:: Sección del documento

Presentación Don Quijote de Manhattan
Buenas tardes, queridos amigos.
Antes de nada he de decir que no estaba muy seguro de aceptar esta presentación, fundamentalmente por dos cosas: porque soy un lector extremadamente duro como crítico de la narrativa de mi generación –también conmigo mismo, claro– y porque con frecuencia asisto a presentaciones poco atinadas donde he llegado a sentir cabreo y vergüenza ajena. Eventos supuestamente literarios en los que el presentador destripa el libro entero y cuenta desde los primeros minutos–en el caso de que hubiesen hablado de Pedro Páramo o de ¡Absalom, Absalom!, por ejemplo– que los habitantes de Comala están muertos o que el resentimiento del coronel Sutpen en Yoknapatawpha proviene de haber tenido que entrar de crío por la puerta de servicio de la plantación algodonera. Lo cierto es que aquí estoy, y espero no reventarles a ustedes este acto ni este libro. Ojalá que el amor que siento por Cervantes y por su obra magna me haga no decir demasiadas sandeces, disparates ni majaderías a la manera Sancho.

::::
:: Entradas proporcionadas

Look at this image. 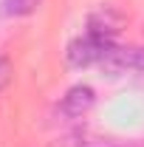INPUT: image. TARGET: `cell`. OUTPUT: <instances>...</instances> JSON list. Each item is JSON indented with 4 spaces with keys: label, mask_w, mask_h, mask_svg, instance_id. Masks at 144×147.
Returning a JSON list of instances; mask_svg holds the SVG:
<instances>
[{
    "label": "cell",
    "mask_w": 144,
    "mask_h": 147,
    "mask_svg": "<svg viewBox=\"0 0 144 147\" xmlns=\"http://www.w3.org/2000/svg\"><path fill=\"white\" fill-rule=\"evenodd\" d=\"M122 26H124V14L113 6H99L96 11L88 14V34H99V37L113 40L122 31Z\"/></svg>",
    "instance_id": "2"
},
{
    "label": "cell",
    "mask_w": 144,
    "mask_h": 147,
    "mask_svg": "<svg viewBox=\"0 0 144 147\" xmlns=\"http://www.w3.org/2000/svg\"><path fill=\"white\" fill-rule=\"evenodd\" d=\"M37 3L40 0H3V14H9V17H23V14H31L37 9Z\"/></svg>",
    "instance_id": "5"
},
{
    "label": "cell",
    "mask_w": 144,
    "mask_h": 147,
    "mask_svg": "<svg viewBox=\"0 0 144 147\" xmlns=\"http://www.w3.org/2000/svg\"><path fill=\"white\" fill-rule=\"evenodd\" d=\"M108 71H144V48L141 45H124L113 48L110 57L102 62Z\"/></svg>",
    "instance_id": "4"
},
{
    "label": "cell",
    "mask_w": 144,
    "mask_h": 147,
    "mask_svg": "<svg viewBox=\"0 0 144 147\" xmlns=\"http://www.w3.org/2000/svg\"><path fill=\"white\" fill-rule=\"evenodd\" d=\"M9 79H11V65H9V59L0 57V88H6Z\"/></svg>",
    "instance_id": "6"
},
{
    "label": "cell",
    "mask_w": 144,
    "mask_h": 147,
    "mask_svg": "<svg viewBox=\"0 0 144 147\" xmlns=\"http://www.w3.org/2000/svg\"><path fill=\"white\" fill-rule=\"evenodd\" d=\"M108 147H144V144H108Z\"/></svg>",
    "instance_id": "7"
},
{
    "label": "cell",
    "mask_w": 144,
    "mask_h": 147,
    "mask_svg": "<svg viewBox=\"0 0 144 147\" xmlns=\"http://www.w3.org/2000/svg\"><path fill=\"white\" fill-rule=\"evenodd\" d=\"M93 102H96V93H93L90 85H73V88H68V93L62 96L59 110H62L68 119H79L82 113H88V110L93 108Z\"/></svg>",
    "instance_id": "3"
},
{
    "label": "cell",
    "mask_w": 144,
    "mask_h": 147,
    "mask_svg": "<svg viewBox=\"0 0 144 147\" xmlns=\"http://www.w3.org/2000/svg\"><path fill=\"white\" fill-rule=\"evenodd\" d=\"M113 48L116 45H113V40H108V37H99V34L76 37L71 45H68V62H71L73 68H85V65H93V62H105Z\"/></svg>",
    "instance_id": "1"
}]
</instances>
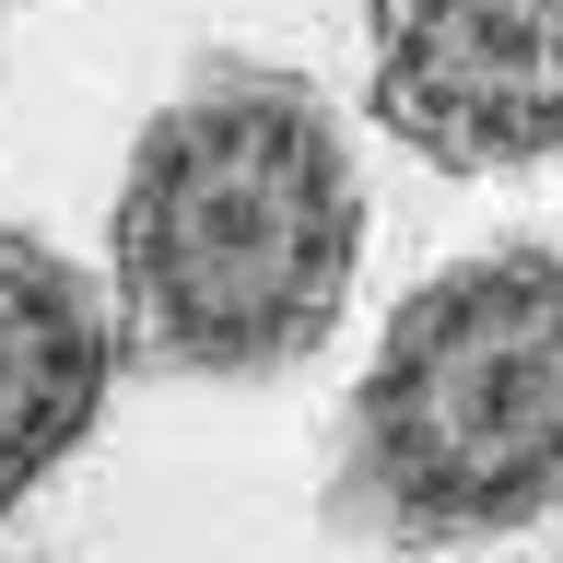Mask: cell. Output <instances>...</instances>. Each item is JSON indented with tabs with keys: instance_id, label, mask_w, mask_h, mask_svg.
<instances>
[{
	"instance_id": "obj_1",
	"label": "cell",
	"mask_w": 563,
	"mask_h": 563,
	"mask_svg": "<svg viewBox=\"0 0 563 563\" xmlns=\"http://www.w3.org/2000/svg\"><path fill=\"white\" fill-rule=\"evenodd\" d=\"M364 258V176L329 82L258 47L188 59L130 141L118 223H106V294L153 376H294L352 306Z\"/></svg>"
},
{
	"instance_id": "obj_2",
	"label": "cell",
	"mask_w": 563,
	"mask_h": 563,
	"mask_svg": "<svg viewBox=\"0 0 563 563\" xmlns=\"http://www.w3.org/2000/svg\"><path fill=\"white\" fill-rule=\"evenodd\" d=\"M364 552H482L563 517V246L505 235L387 306L317 470Z\"/></svg>"
},
{
	"instance_id": "obj_3",
	"label": "cell",
	"mask_w": 563,
	"mask_h": 563,
	"mask_svg": "<svg viewBox=\"0 0 563 563\" xmlns=\"http://www.w3.org/2000/svg\"><path fill=\"white\" fill-rule=\"evenodd\" d=\"M364 106L399 153L505 176L563 153V0H364Z\"/></svg>"
},
{
	"instance_id": "obj_4",
	"label": "cell",
	"mask_w": 563,
	"mask_h": 563,
	"mask_svg": "<svg viewBox=\"0 0 563 563\" xmlns=\"http://www.w3.org/2000/svg\"><path fill=\"white\" fill-rule=\"evenodd\" d=\"M130 376V329L70 246L0 211V517L35 505L70 457L95 446L106 399Z\"/></svg>"
}]
</instances>
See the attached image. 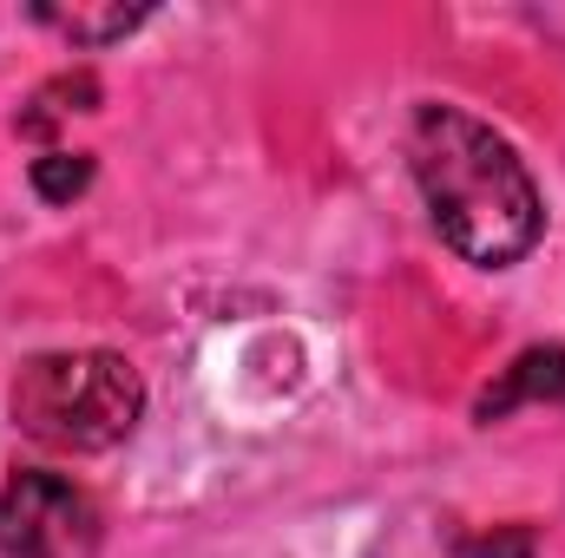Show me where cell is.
I'll list each match as a JSON object with an SVG mask.
<instances>
[{
    "mask_svg": "<svg viewBox=\"0 0 565 558\" xmlns=\"http://www.w3.org/2000/svg\"><path fill=\"white\" fill-rule=\"evenodd\" d=\"M415 184L427 197L434 230L480 270H507L540 244L546 204L520 151L493 126L467 119L460 106H422L415 112Z\"/></svg>",
    "mask_w": 565,
    "mask_h": 558,
    "instance_id": "obj_1",
    "label": "cell"
},
{
    "mask_svg": "<svg viewBox=\"0 0 565 558\" xmlns=\"http://www.w3.org/2000/svg\"><path fill=\"white\" fill-rule=\"evenodd\" d=\"M145 415V382L126 355L73 348V355H33L13 375V420L40 447L60 453H106Z\"/></svg>",
    "mask_w": 565,
    "mask_h": 558,
    "instance_id": "obj_2",
    "label": "cell"
},
{
    "mask_svg": "<svg viewBox=\"0 0 565 558\" xmlns=\"http://www.w3.org/2000/svg\"><path fill=\"white\" fill-rule=\"evenodd\" d=\"M0 552L7 558H93L99 513L60 473H13L0 486Z\"/></svg>",
    "mask_w": 565,
    "mask_h": 558,
    "instance_id": "obj_3",
    "label": "cell"
},
{
    "mask_svg": "<svg viewBox=\"0 0 565 558\" xmlns=\"http://www.w3.org/2000/svg\"><path fill=\"white\" fill-rule=\"evenodd\" d=\"M520 401H565V348H526L500 375V388L480 395V420H500L507 408H520Z\"/></svg>",
    "mask_w": 565,
    "mask_h": 558,
    "instance_id": "obj_4",
    "label": "cell"
},
{
    "mask_svg": "<svg viewBox=\"0 0 565 558\" xmlns=\"http://www.w3.org/2000/svg\"><path fill=\"white\" fill-rule=\"evenodd\" d=\"M46 26H60L73 46H106V40H126L145 20V7H40Z\"/></svg>",
    "mask_w": 565,
    "mask_h": 558,
    "instance_id": "obj_5",
    "label": "cell"
},
{
    "mask_svg": "<svg viewBox=\"0 0 565 558\" xmlns=\"http://www.w3.org/2000/svg\"><path fill=\"white\" fill-rule=\"evenodd\" d=\"M33 184H40V197H53V204H66V197H79L86 184H93V158H66V151H53V158H40L33 164Z\"/></svg>",
    "mask_w": 565,
    "mask_h": 558,
    "instance_id": "obj_6",
    "label": "cell"
},
{
    "mask_svg": "<svg viewBox=\"0 0 565 558\" xmlns=\"http://www.w3.org/2000/svg\"><path fill=\"white\" fill-rule=\"evenodd\" d=\"M460 558H533V533H507V546L500 539H460Z\"/></svg>",
    "mask_w": 565,
    "mask_h": 558,
    "instance_id": "obj_7",
    "label": "cell"
}]
</instances>
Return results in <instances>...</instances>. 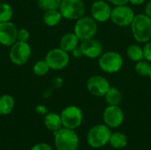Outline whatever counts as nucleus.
<instances>
[{
  "instance_id": "obj_30",
  "label": "nucleus",
  "mask_w": 151,
  "mask_h": 150,
  "mask_svg": "<svg viewBox=\"0 0 151 150\" xmlns=\"http://www.w3.org/2000/svg\"><path fill=\"white\" fill-rule=\"evenodd\" d=\"M35 112L40 116H45L49 112V111H48V108L45 105L39 104V105H37L35 107Z\"/></svg>"
},
{
  "instance_id": "obj_18",
  "label": "nucleus",
  "mask_w": 151,
  "mask_h": 150,
  "mask_svg": "<svg viewBox=\"0 0 151 150\" xmlns=\"http://www.w3.org/2000/svg\"><path fill=\"white\" fill-rule=\"evenodd\" d=\"M62 19V14L60 13L58 9L45 11L42 15V21L48 27H55L58 25L61 22Z\"/></svg>"
},
{
  "instance_id": "obj_17",
  "label": "nucleus",
  "mask_w": 151,
  "mask_h": 150,
  "mask_svg": "<svg viewBox=\"0 0 151 150\" xmlns=\"http://www.w3.org/2000/svg\"><path fill=\"white\" fill-rule=\"evenodd\" d=\"M43 123H44L45 127L49 131H51L52 133L57 132L63 127L60 114H58L55 112H48L44 116Z\"/></svg>"
},
{
  "instance_id": "obj_12",
  "label": "nucleus",
  "mask_w": 151,
  "mask_h": 150,
  "mask_svg": "<svg viewBox=\"0 0 151 150\" xmlns=\"http://www.w3.org/2000/svg\"><path fill=\"white\" fill-rule=\"evenodd\" d=\"M112 7L106 0H96L90 7V16L97 23H104L111 19Z\"/></svg>"
},
{
  "instance_id": "obj_19",
  "label": "nucleus",
  "mask_w": 151,
  "mask_h": 150,
  "mask_svg": "<svg viewBox=\"0 0 151 150\" xmlns=\"http://www.w3.org/2000/svg\"><path fill=\"white\" fill-rule=\"evenodd\" d=\"M128 140L125 133L120 132H114L111 133L109 144L112 149H122L127 146Z\"/></svg>"
},
{
  "instance_id": "obj_36",
  "label": "nucleus",
  "mask_w": 151,
  "mask_h": 150,
  "mask_svg": "<svg viewBox=\"0 0 151 150\" xmlns=\"http://www.w3.org/2000/svg\"><path fill=\"white\" fill-rule=\"evenodd\" d=\"M0 1H2V0H0Z\"/></svg>"
},
{
  "instance_id": "obj_3",
  "label": "nucleus",
  "mask_w": 151,
  "mask_h": 150,
  "mask_svg": "<svg viewBox=\"0 0 151 150\" xmlns=\"http://www.w3.org/2000/svg\"><path fill=\"white\" fill-rule=\"evenodd\" d=\"M124 65L121 54L116 50L104 52L98 58V66L105 73L114 74L119 72Z\"/></svg>"
},
{
  "instance_id": "obj_23",
  "label": "nucleus",
  "mask_w": 151,
  "mask_h": 150,
  "mask_svg": "<svg viewBox=\"0 0 151 150\" xmlns=\"http://www.w3.org/2000/svg\"><path fill=\"white\" fill-rule=\"evenodd\" d=\"M151 70V63L142 59L139 62H136L134 65V72L142 77H149Z\"/></svg>"
},
{
  "instance_id": "obj_4",
  "label": "nucleus",
  "mask_w": 151,
  "mask_h": 150,
  "mask_svg": "<svg viewBox=\"0 0 151 150\" xmlns=\"http://www.w3.org/2000/svg\"><path fill=\"white\" fill-rule=\"evenodd\" d=\"M75 21L73 33L81 42L95 37L98 30V24L91 16L84 15Z\"/></svg>"
},
{
  "instance_id": "obj_25",
  "label": "nucleus",
  "mask_w": 151,
  "mask_h": 150,
  "mask_svg": "<svg viewBox=\"0 0 151 150\" xmlns=\"http://www.w3.org/2000/svg\"><path fill=\"white\" fill-rule=\"evenodd\" d=\"M62 0H37V4L42 11L57 10L59 8Z\"/></svg>"
},
{
  "instance_id": "obj_28",
  "label": "nucleus",
  "mask_w": 151,
  "mask_h": 150,
  "mask_svg": "<svg viewBox=\"0 0 151 150\" xmlns=\"http://www.w3.org/2000/svg\"><path fill=\"white\" fill-rule=\"evenodd\" d=\"M143 48V54H144V59L151 63V40L150 42L144 43Z\"/></svg>"
},
{
  "instance_id": "obj_22",
  "label": "nucleus",
  "mask_w": 151,
  "mask_h": 150,
  "mask_svg": "<svg viewBox=\"0 0 151 150\" xmlns=\"http://www.w3.org/2000/svg\"><path fill=\"white\" fill-rule=\"evenodd\" d=\"M127 57L131 61L136 63L142 59H144V54H143V48L141 47L139 44H130L127 49Z\"/></svg>"
},
{
  "instance_id": "obj_2",
  "label": "nucleus",
  "mask_w": 151,
  "mask_h": 150,
  "mask_svg": "<svg viewBox=\"0 0 151 150\" xmlns=\"http://www.w3.org/2000/svg\"><path fill=\"white\" fill-rule=\"evenodd\" d=\"M53 135L57 150H78L80 139L75 130L62 127Z\"/></svg>"
},
{
  "instance_id": "obj_33",
  "label": "nucleus",
  "mask_w": 151,
  "mask_h": 150,
  "mask_svg": "<svg viewBox=\"0 0 151 150\" xmlns=\"http://www.w3.org/2000/svg\"><path fill=\"white\" fill-rule=\"evenodd\" d=\"M144 13L146 15H148L150 18H151V0H150L146 5H145V8H144Z\"/></svg>"
},
{
  "instance_id": "obj_14",
  "label": "nucleus",
  "mask_w": 151,
  "mask_h": 150,
  "mask_svg": "<svg viewBox=\"0 0 151 150\" xmlns=\"http://www.w3.org/2000/svg\"><path fill=\"white\" fill-rule=\"evenodd\" d=\"M80 46L82 50L83 56L89 59H98L104 53V46L102 42L95 39V37L81 42Z\"/></svg>"
},
{
  "instance_id": "obj_20",
  "label": "nucleus",
  "mask_w": 151,
  "mask_h": 150,
  "mask_svg": "<svg viewBox=\"0 0 151 150\" xmlns=\"http://www.w3.org/2000/svg\"><path fill=\"white\" fill-rule=\"evenodd\" d=\"M104 97L105 99V103H107V105L119 106V104L121 103L123 100V95H122L121 91L119 88L115 87H111V86Z\"/></svg>"
},
{
  "instance_id": "obj_21",
  "label": "nucleus",
  "mask_w": 151,
  "mask_h": 150,
  "mask_svg": "<svg viewBox=\"0 0 151 150\" xmlns=\"http://www.w3.org/2000/svg\"><path fill=\"white\" fill-rule=\"evenodd\" d=\"M15 106L14 98L11 95H3L0 96V115L6 116L12 113Z\"/></svg>"
},
{
  "instance_id": "obj_34",
  "label": "nucleus",
  "mask_w": 151,
  "mask_h": 150,
  "mask_svg": "<svg viewBox=\"0 0 151 150\" xmlns=\"http://www.w3.org/2000/svg\"><path fill=\"white\" fill-rule=\"evenodd\" d=\"M146 2V0H129V3L133 5L138 6V5H142Z\"/></svg>"
},
{
  "instance_id": "obj_16",
  "label": "nucleus",
  "mask_w": 151,
  "mask_h": 150,
  "mask_svg": "<svg viewBox=\"0 0 151 150\" xmlns=\"http://www.w3.org/2000/svg\"><path fill=\"white\" fill-rule=\"evenodd\" d=\"M80 44L81 41L73 32L65 34L59 41V48L68 53H71Z\"/></svg>"
},
{
  "instance_id": "obj_11",
  "label": "nucleus",
  "mask_w": 151,
  "mask_h": 150,
  "mask_svg": "<svg viewBox=\"0 0 151 150\" xmlns=\"http://www.w3.org/2000/svg\"><path fill=\"white\" fill-rule=\"evenodd\" d=\"M103 120L110 128H118L125 120L124 111L118 105H107L103 112Z\"/></svg>"
},
{
  "instance_id": "obj_9",
  "label": "nucleus",
  "mask_w": 151,
  "mask_h": 150,
  "mask_svg": "<svg viewBox=\"0 0 151 150\" xmlns=\"http://www.w3.org/2000/svg\"><path fill=\"white\" fill-rule=\"evenodd\" d=\"M63 127L69 129H77L82 125L83 112L81 108L75 105L65 107L60 113Z\"/></svg>"
},
{
  "instance_id": "obj_7",
  "label": "nucleus",
  "mask_w": 151,
  "mask_h": 150,
  "mask_svg": "<svg viewBox=\"0 0 151 150\" xmlns=\"http://www.w3.org/2000/svg\"><path fill=\"white\" fill-rule=\"evenodd\" d=\"M135 15L136 14L134 13V11L131 6L128 5V4L119 6H114L111 11L110 20L118 27H130Z\"/></svg>"
},
{
  "instance_id": "obj_5",
  "label": "nucleus",
  "mask_w": 151,
  "mask_h": 150,
  "mask_svg": "<svg viewBox=\"0 0 151 150\" xmlns=\"http://www.w3.org/2000/svg\"><path fill=\"white\" fill-rule=\"evenodd\" d=\"M111 130L105 124L96 125L89 129L87 134V142L93 149H101L109 143Z\"/></svg>"
},
{
  "instance_id": "obj_1",
  "label": "nucleus",
  "mask_w": 151,
  "mask_h": 150,
  "mask_svg": "<svg viewBox=\"0 0 151 150\" xmlns=\"http://www.w3.org/2000/svg\"><path fill=\"white\" fill-rule=\"evenodd\" d=\"M130 27L136 42L146 43L151 40V18L145 13L136 14Z\"/></svg>"
},
{
  "instance_id": "obj_10",
  "label": "nucleus",
  "mask_w": 151,
  "mask_h": 150,
  "mask_svg": "<svg viewBox=\"0 0 151 150\" xmlns=\"http://www.w3.org/2000/svg\"><path fill=\"white\" fill-rule=\"evenodd\" d=\"M45 61L47 62L50 70H63L70 62V53L65 51L59 47L54 48L46 54Z\"/></svg>"
},
{
  "instance_id": "obj_32",
  "label": "nucleus",
  "mask_w": 151,
  "mask_h": 150,
  "mask_svg": "<svg viewBox=\"0 0 151 150\" xmlns=\"http://www.w3.org/2000/svg\"><path fill=\"white\" fill-rule=\"evenodd\" d=\"M113 6H119L129 4V0H106Z\"/></svg>"
},
{
  "instance_id": "obj_8",
  "label": "nucleus",
  "mask_w": 151,
  "mask_h": 150,
  "mask_svg": "<svg viewBox=\"0 0 151 150\" xmlns=\"http://www.w3.org/2000/svg\"><path fill=\"white\" fill-rule=\"evenodd\" d=\"M31 53L32 49L27 42L17 41L11 46L9 57L13 65H23L29 60Z\"/></svg>"
},
{
  "instance_id": "obj_15",
  "label": "nucleus",
  "mask_w": 151,
  "mask_h": 150,
  "mask_svg": "<svg viewBox=\"0 0 151 150\" xmlns=\"http://www.w3.org/2000/svg\"><path fill=\"white\" fill-rule=\"evenodd\" d=\"M17 27L11 21L0 22V44L11 47L17 42Z\"/></svg>"
},
{
  "instance_id": "obj_31",
  "label": "nucleus",
  "mask_w": 151,
  "mask_h": 150,
  "mask_svg": "<svg viewBox=\"0 0 151 150\" xmlns=\"http://www.w3.org/2000/svg\"><path fill=\"white\" fill-rule=\"evenodd\" d=\"M71 54H72V56H73L74 58H81V57H84V56H83L82 50H81V48L80 45H79L78 47H76V48L71 52Z\"/></svg>"
},
{
  "instance_id": "obj_27",
  "label": "nucleus",
  "mask_w": 151,
  "mask_h": 150,
  "mask_svg": "<svg viewBox=\"0 0 151 150\" xmlns=\"http://www.w3.org/2000/svg\"><path fill=\"white\" fill-rule=\"evenodd\" d=\"M30 37V34L26 28H20L18 29L17 33V41L19 42H27Z\"/></svg>"
},
{
  "instance_id": "obj_29",
  "label": "nucleus",
  "mask_w": 151,
  "mask_h": 150,
  "mask_svg": "<svg viewBox=\"0 0 151 150\" xmlns=\"http://www.w3.org/2000/svg\"><path fill=\"white\" fill-rule=\"evenodd\" d=\"M30 150H53L52 148L47 144V143H44V142H41V143H37L35 145H34L31 149Z\"/></svg>"
},
{
  "instance_id": "obj_24",
  "label": "nucleus",
  "mask_w": 151,
  "mask_h": 150,
  "mask_svg": "<svg viewBox=\"0 0 151 150\" xmlns=\"http://www.w3.org/2000/svg\"><path fill=\"white\" fill-rule=\"evenodd\" d=\"M12 15V7L7 3H0V22L11 21Z\"/></svg>"
},
{
  "instance_id": "obj_35",
  "label": "nucleus",
  "mask_w": 151,
  "mask_h": 150,
  "mask_svg": "<svg viewBox=\"0 0 151 150\" xmlns=\"http://www.w3.org/2000/svg\"><path fill=\"white\" fill-rule=\"evenodd\" d=\"M149 79H150V80L151 81V70H150V74H149V77H148Z\"/></svg>"
},
{
  "instance_id": "obj_6",
  "label": "nucleus",
  "mask_w": 151,
  "mask_h": 150,
  "mask_svg": "<svg viewBox=\"0 0 151 150\" xmlns=\"http://www.w3.org/2000/svg\"><path fill=\"white\" fill-rule=\"evenodd\" d=\"M63 19L77 20L86 13V5L82 0H62L58 8Z\"/></svg>"
},
{
  "instance_id": "obj_26",
  "label": "nucleus",
  "mask_w": 151,
  "mask_h": 150,
  "mask_svg": "<svg viewBox=\"0 0 151 150\" xmlns=\"http://www.w3.org/2000/svg\"><path fill=\"white\" fill-rule=\"evenodd\" d=\"M50 70V68L49 67L45 59L37 61L33 66V72L36 76H44L49 72Z\"/></svg>"
},
{
  "instance_id": "obj_13",
  "label": "nucleus",
  "mask_w": 151,
  "mask_h": 150,
  "mask_svg": "<svg viewBox=\"0 0 151 150\" xmlns=\"http://www.w3.org/2000/svg\"><path fill=\"white\" fill-rule=\"evenodd\" d=\"M110 88L109 80L102 75H92L87 80L88 91L96 97H104Z\"/></svg>"
}]
</instances>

::::

Ejercicio A: Reformula como lista el párrafo de la presentación que comienza con «Antes de nada he de decir» y conserva sus datos principales.
Ejercicio B:
Responde a partir de la presentación, una respuesta por línea:
(i) ¿Qué libro se presenta?
(ii) ¿A quiénes se dirige el saludo inicial?
(iii) ¿Por qué autor y obra dice sentir amor quien presenta?
Ejercicio C: Según la presentación, ¿con qué fin se mencionan Pedro Páramo y ¡Absalom, Absalom!?

Resultado del ejercicio A:
- Quien presenta no estaba muy seguro de aceptar la presentación, por dos motivos:
  - es un lector extremadamente duro como crítico de la narrativa de su generación, consigo mismo incluido;
  - con frecuencia asiste a presentaciones poco atinadas, en las que el presentador destripa el libro entero desde los primeros minutos y que le han provocado cabreo y vergüenza ajena.
- Aun así, está presente y espera no arruinar el acto ni el libro.
- Desea que su amor por Cervantes y por su obra magna le evite decir sandeces, disparates o majaderías a la manera de Sancho.

Resultado del ejercicio B:
(i) Don Quijote de Manhattan.
(ii) A los «queridos amigos».
(iii) Por Cervantes y por su obra magna.

Resultado del ejercicio C: Se mencionan como ejemplo de lo que hace un presentador que destripa el libro. En esos casos habría contado desde los primeros minutos que los habitantes de Comala están muertos, o que el resentimiento del coronel Sutpen proviene de haber tenido que entrar de crío por la puerta de servicio de la plantación algodonera.